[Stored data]
****
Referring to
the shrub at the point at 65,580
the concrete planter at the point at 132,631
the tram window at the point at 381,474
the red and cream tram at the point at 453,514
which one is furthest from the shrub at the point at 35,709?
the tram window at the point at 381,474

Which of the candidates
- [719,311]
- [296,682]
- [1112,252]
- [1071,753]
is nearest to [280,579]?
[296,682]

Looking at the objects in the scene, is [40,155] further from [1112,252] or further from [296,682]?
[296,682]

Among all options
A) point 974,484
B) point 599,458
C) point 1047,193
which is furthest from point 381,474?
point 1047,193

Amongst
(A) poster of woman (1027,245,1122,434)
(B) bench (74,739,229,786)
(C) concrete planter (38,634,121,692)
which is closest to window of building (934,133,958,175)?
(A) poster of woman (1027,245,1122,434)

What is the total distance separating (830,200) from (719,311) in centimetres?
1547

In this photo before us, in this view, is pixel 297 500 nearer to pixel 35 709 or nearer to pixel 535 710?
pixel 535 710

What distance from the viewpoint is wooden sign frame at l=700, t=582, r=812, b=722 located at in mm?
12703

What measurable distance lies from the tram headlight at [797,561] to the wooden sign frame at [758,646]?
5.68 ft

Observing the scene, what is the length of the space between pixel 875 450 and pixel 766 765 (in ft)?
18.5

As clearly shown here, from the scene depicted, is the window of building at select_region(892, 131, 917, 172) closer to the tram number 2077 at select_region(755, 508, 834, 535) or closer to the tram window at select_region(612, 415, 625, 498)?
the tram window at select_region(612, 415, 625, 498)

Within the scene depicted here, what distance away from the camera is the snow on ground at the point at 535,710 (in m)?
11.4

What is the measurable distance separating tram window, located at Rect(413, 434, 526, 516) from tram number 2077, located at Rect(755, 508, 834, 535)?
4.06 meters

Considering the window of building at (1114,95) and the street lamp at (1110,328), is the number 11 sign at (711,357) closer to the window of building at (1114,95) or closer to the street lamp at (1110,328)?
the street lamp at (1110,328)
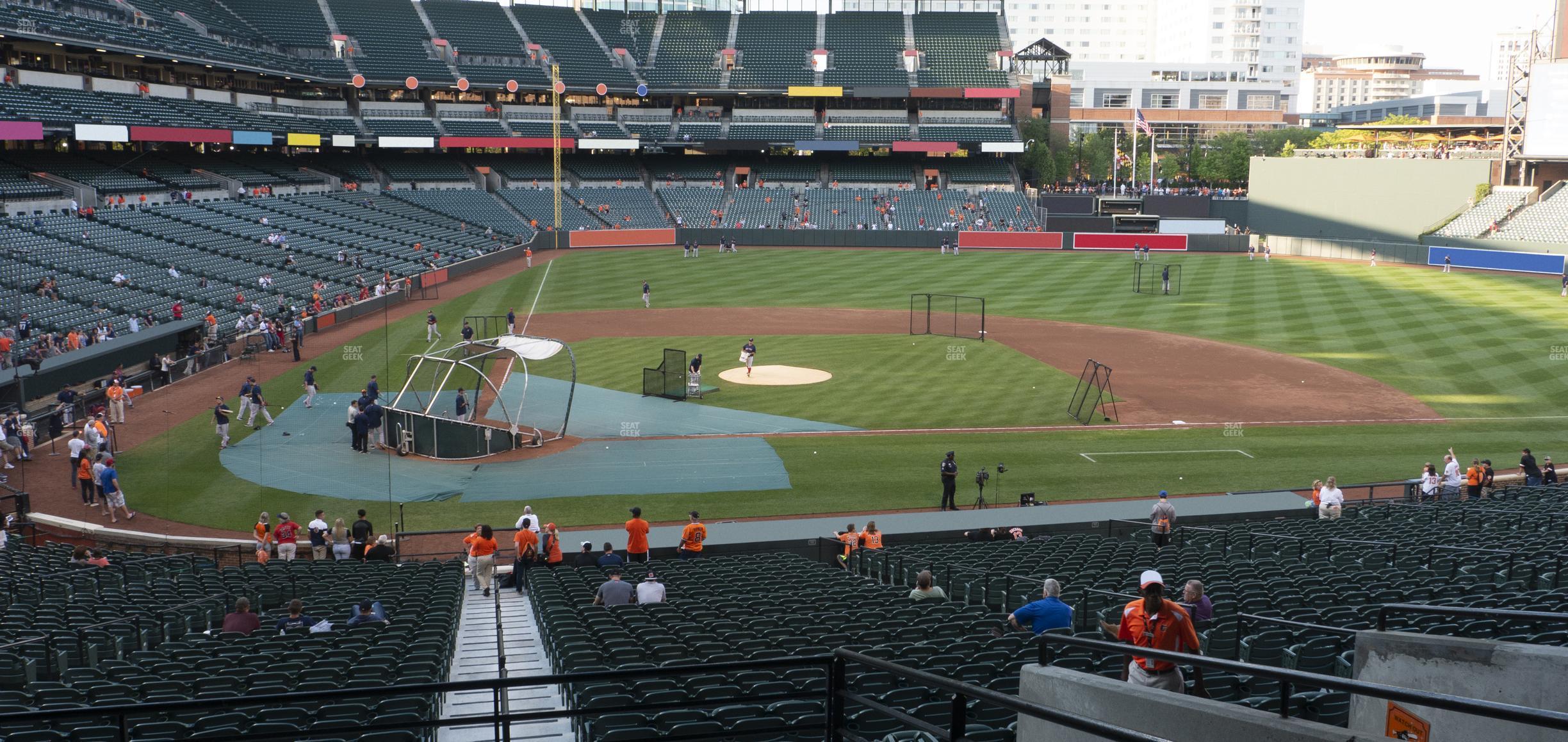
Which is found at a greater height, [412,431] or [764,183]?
[764,183]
****
Starting at the line that contains "What is the measurable" and ending with the line that contains "4.06 meters", write those lines out again, switching "measurable" to "precise" and leaving everything else unchanged.

What is the precise distance separating tram window, located at Rect(413, 434, 526, 516) from tram number 2077, located at Rect(755, 508, 834, 535)?
4.06 meters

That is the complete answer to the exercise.